- [Material supplied]

##########

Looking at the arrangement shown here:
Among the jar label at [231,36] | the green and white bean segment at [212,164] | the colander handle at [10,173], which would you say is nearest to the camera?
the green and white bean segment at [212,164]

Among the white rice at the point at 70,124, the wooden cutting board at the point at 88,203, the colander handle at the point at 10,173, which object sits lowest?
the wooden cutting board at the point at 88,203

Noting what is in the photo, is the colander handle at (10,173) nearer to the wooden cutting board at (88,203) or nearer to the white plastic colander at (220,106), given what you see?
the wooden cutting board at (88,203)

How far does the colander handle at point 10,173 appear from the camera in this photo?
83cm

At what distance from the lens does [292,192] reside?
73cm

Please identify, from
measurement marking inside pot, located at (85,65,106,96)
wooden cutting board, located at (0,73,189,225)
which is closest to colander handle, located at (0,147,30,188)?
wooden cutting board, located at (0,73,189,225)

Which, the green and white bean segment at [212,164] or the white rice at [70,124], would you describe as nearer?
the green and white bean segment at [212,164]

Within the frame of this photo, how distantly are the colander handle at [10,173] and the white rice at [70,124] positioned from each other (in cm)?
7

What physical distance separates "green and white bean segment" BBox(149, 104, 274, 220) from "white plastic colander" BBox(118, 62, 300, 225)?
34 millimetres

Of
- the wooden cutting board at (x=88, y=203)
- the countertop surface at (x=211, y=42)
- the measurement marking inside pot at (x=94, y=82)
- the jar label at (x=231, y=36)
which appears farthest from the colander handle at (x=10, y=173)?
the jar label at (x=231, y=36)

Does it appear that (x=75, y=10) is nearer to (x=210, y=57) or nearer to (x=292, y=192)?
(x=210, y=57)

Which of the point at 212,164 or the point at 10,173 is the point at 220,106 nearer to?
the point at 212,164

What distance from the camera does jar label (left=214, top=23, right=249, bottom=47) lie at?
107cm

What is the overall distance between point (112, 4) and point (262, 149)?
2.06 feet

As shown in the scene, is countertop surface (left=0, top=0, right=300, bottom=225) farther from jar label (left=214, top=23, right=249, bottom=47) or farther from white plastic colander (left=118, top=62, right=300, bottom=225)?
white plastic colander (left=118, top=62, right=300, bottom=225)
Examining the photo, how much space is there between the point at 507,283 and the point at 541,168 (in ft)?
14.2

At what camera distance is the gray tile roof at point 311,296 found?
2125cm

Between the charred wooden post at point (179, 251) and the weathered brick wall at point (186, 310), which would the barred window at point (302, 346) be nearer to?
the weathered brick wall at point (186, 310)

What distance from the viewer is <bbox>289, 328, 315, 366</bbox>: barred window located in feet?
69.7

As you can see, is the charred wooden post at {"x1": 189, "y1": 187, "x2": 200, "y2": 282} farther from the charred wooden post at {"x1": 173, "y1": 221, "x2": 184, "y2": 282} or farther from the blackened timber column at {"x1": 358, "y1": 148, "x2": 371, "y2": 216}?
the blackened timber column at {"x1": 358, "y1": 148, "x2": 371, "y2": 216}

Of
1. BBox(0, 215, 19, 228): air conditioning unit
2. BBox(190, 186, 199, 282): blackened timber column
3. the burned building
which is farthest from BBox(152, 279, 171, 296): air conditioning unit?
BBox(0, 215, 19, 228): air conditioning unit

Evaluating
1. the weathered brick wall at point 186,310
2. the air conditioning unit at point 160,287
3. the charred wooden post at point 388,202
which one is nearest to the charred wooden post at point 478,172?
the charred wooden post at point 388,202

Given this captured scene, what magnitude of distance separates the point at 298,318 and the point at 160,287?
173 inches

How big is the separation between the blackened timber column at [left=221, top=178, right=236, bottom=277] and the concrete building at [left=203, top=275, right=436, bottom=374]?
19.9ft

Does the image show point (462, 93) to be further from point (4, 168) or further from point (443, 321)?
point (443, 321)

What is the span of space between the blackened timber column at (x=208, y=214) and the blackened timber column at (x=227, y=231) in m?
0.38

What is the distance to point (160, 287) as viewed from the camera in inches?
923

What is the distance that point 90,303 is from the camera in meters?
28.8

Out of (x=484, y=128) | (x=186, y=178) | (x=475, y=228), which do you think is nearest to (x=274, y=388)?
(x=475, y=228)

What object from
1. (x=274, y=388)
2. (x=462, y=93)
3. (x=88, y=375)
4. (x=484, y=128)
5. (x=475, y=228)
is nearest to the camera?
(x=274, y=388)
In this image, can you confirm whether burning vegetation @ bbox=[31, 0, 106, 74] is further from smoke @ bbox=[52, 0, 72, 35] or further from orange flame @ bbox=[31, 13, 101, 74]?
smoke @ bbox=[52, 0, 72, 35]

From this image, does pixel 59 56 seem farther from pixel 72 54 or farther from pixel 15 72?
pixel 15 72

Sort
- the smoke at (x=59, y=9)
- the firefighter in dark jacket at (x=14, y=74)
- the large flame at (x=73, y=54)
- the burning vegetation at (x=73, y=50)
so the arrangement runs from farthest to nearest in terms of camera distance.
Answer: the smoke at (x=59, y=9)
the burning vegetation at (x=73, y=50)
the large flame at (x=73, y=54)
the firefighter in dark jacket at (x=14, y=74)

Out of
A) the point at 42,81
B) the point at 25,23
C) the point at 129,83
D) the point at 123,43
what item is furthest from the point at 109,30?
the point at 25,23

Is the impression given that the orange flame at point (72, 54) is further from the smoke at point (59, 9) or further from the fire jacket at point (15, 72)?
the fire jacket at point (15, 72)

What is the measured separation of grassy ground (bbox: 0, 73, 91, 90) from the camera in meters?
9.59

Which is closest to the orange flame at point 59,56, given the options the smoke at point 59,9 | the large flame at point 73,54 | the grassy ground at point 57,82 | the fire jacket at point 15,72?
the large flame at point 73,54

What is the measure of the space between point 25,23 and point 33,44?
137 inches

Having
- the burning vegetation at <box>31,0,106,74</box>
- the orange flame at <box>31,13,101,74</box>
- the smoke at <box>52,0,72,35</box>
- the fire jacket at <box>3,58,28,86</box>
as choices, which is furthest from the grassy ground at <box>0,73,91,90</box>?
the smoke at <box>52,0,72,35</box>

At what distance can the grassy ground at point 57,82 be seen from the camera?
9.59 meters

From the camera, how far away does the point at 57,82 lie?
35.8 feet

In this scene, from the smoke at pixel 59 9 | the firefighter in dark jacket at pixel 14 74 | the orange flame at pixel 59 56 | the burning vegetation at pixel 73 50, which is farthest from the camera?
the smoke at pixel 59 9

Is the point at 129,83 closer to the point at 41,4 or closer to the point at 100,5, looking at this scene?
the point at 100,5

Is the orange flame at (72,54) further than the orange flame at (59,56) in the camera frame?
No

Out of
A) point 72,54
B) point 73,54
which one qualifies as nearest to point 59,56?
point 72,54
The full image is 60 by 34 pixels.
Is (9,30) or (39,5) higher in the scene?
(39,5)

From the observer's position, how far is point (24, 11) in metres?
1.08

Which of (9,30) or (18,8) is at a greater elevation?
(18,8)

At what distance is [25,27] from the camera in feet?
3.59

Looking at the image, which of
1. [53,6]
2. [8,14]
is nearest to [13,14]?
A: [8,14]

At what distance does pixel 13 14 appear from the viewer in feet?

##########

- [Exercise prompt]
Copy out every row above, word for word and line for line, without changing anything.

- [Reply to the task]
Looking at the arrangement shown here:
Among the jar label at [231,36] | the green and white bean segment at [212,164] | the colander handle at [10,173], which would you say is nearest to the camera?
the green and white bean segment at [212,164]

Among the white rice at the point at 70,124, the wooden cutting board at the point at 88,203, the colander handle at the point at 10,173, which object sits lowest?
the wooden cutting board at the point at 88,203

Noting what is in the photo, is the colander handle at (10,173) nearer to the wooden cutting board at (88,203) or nearer to the white plastic colander at (220,106), given what you see?
the wooden cutting board at (88,203)

How far does the colander handle at point 10,173 appear from the camera in this photo?
83cm

At what distance from the lens does [292,192] reside?
73cm

Please identify, from
measurement marking inside pot, located at (85,65,106,96)
wooden cutting board, located at (0,73,189,225)
which is closest to colander handle, located at (0,147,30,188)?
wooden cutting board, located at (0,73,189,225)

Which, the green and white bean segment at [212,164] or the white rice at [70,124], would you describe as nearer?
the green and white bean segment at [212,164]

Within the frame of this photo, how distantly are the colander handle at [10,173] and the white rice at [70,124] positioned from each other (in cm)?
7

What physical distance separates "green and white bean segment" BBox(149, 104, 274, 220) from "white plastic colander" BBox(118, 62, 300, 225)?
34 millimetres

Of
- the wooden cutting board at (x=88, y=203)
- the countertop surface at (x=211, y=42)
- the measurement marking inside pot at (x=94, y=82)
- the jar label at (x=231, y=36)
which appears farthest from the colander handle at (x=10, y=173)?
the jar label at (x=231, y=36)

Does it appear that (x=75, y=10) is nearer to (x=210, y=57) or nearer to (x=292, y=192)?
(x=210, y=57)

Which of the point at 212,164 or the point at 10,173 is the point at 220,106 nearer to?
the point at 212,164

What distance from the camera does jar label (left=214, top=23, right=249, bottom=47) lie at?
107cm

What is the overall distance between point (112, 4) and point (262, 149)?
2.06 feet

As shown in the scene, is countertop surface (left=0, top=0, right=300, bottom=225) farther from jar label (left=214, top=23, right=249, bottom=47) or farther from white plastic colander (left=118, top=62, right=300, bottom=225)?
white plastic colander (left=118, top=62, right=300, bottom=225)
Examining the photo, how much space is there between the point at 507,283 and the point at 541,168 (in ft)?
14.2

At what camera distance is the gray tile roof at point 311,296 found?
2125cm

Between the charred wooden post at point (179, 251) and the weathered brick wall at point (186, 310), which would the barred window at point (302, 346) be nearer to?
the weathered brick wall at point (186, 310)

What distance from the viewer is <bbox>289, 328, 315, 366</bbox>: barred window located in feet?
69.7

As you can see, is the charred wooden post at {"x1": 189, "y1": 187, "x2": 200, "y2": 282} farther from the charred wooden post at {"x1": 173, "y1": 221, "x2": 184, "y2": 282} or farther from the blackened timber column at {"x1": 358, "y1": 148, "x2": 371, "y2": 216}?
the blackened timber column at {"x1": 358, "y1": 148, "x2": 371, "y2": 216}

Of
1. BBox(0, 215, 19, 228): air conditioning unit
2. BBox(190, 186, 199, 282): blackened timber column
3. the burned building
which is farthest from BBox(152, 279, 171, 296): air conditioning unit?
BBox(0, 215, 19, 228): air conditioning unit

Evaluating
1. the weathered brick wall at point 186,310
2. the air conditioning unit at point 160,287
3. the charred wooden post at point 388,202
which one is nearest to the charred wooden post at point 478,172?
the charred wooden post at point 388,202

Given this captured scene, what magnitude of distance separates the point at 298,318 and the point at 160,287?
173 inches

How big is the separation between the blackened timber column at [left=221, top=178, right=236, bottom=277] and the concrete building at [left=203, top=275, right=436, bottom=374]?
19.9ft

Does the image show point (462, 93) to be further from point (4, 168) or further from point (443, 321)?
point (443, 321)

What is the span of space between the blackened timber column at (x=208, y=214) and the blackened timber column at (x=227, y=231) in m?
0.38

What is the distance to point (160, 287) as viewed from the camera in inches?
923

What is the distance that point 90,303 is from the camera in meters?
28.8

Out of (x=484, y=128) | (x=186, y=178) | (x=475, y=228), which do you think is nearest to (x=274, y=388)?
(x=475, y=228)

What object from
1. (x=274, y=388)
2. (x=462, y=93)
3. (x=88, y=375)
4. (x=484, y=128)
5. (x=475, y=228)
is nearest to the camera?
(x=274, y=388)
In this image, can you confirm whether burning vegetation @ bbox=[31, 0, 106, 74] is further from smoke @ bbox=[52, 0, 72, 35] or further from orange flame @ bbox=[31, 13, 101, 74]?
smoke @ bbox=[52, 0, 72, 35]

From this image, does pixel 59 56 seem farther from pixel 72 54 or farther from pixel 15 72?
pixel 15 72

Sort
- the smoke at (x=59, y=9)
- the firefighter in dark jacket at (x=14, y=74)
- the large flame at (x=73, y=54)
- the burning vegetation at (x=73, y=50)
so the arrangement runs from farthest to nearest in terms of camera distance.
Answer: the smoke at (x=59, y=9)
the burning vegetation at (x=73, y=50)
the large flame at (x=73, y=54)
the firefighter in dark jacket at (x=14, y=74)

Out of
A) the point at 42,81
B) the point at 25,23
C) the point at 129,83
D) the point at 123,43
what item is furthest from the point at 109,30?
the point at 25,23

Is the impression given that the orange flame at point (72, 54) is further from the smoke at point (59, 9) or further from the fire jacket at point (15, 72)?
the fire jacket at point (15, 72)

What is the measured separation of grassy ground (bbox: 0, 73, 91, 90) from the camera in meters?
9.59

Which is closest to the orange flame at point 59,56, given the options the smoke at point 59,9 | the large flame at point 73,54 | the grassy ground at point 57,82 | the fire jacket at point 15,72?
the large flame at point 73,54

What is the measure of the space between point 25,23 and point 33,44?
137 inches

Having
- the burning vegetation at <box>31,0,106,74</box>
- the orange flame at <box>31,13,101,74</box>
- the smoke at <box>52,0,72,35</box>
- the fire jacket at <box>3,58,28,86</box>
as choices, which is furthest from the grassy ground at <box>0,73,91,90</box>?
the smoke at <box>52,0,72,35</box>

At what distance can the grassy ground at point 57,82 be seen from the camera?
9.59 meters

From the camera, how far away does the point at 57,82 lie?
35.8 feet

In this scene, from the smoke at pixel 59 9 | the firefighter in dark jacket at pixel 14 74 | the orange flame at pixel 59 56 | the burning vegetation at pixel 73 50, which is farthest from the camera?
the smoke at pixel 59 9

Is the point at 129,83 closer to the point at 41,4 or closer to the point at 100,5, looking at this scene?
the point at 100,5

Is the orange flame at (72,54) further than the orange flame at (59,56) in the camera frame?
No

Out of
A) point 72,54
B) point 73,54
which one qualifies as nearest to point 59,56?
point 72,54
The full image is 60 by 34 pixels.
Is (9,30) or (39,5) higher in the scene?
(39,5)

From the observer's position, how far is point (24, 11) in metres?
1.08

Which of (9,30) or (18,8) is at a greater elevation?
(18,8)

At what distance is [25,27] from the camera in feet?
3.59

Looking at the image, which of
1. [53,6]
2. [8,14]
is nearest to [13,14]?
A: [8,14]

At what distance does pixel 13 14 appear from the viewer in feet?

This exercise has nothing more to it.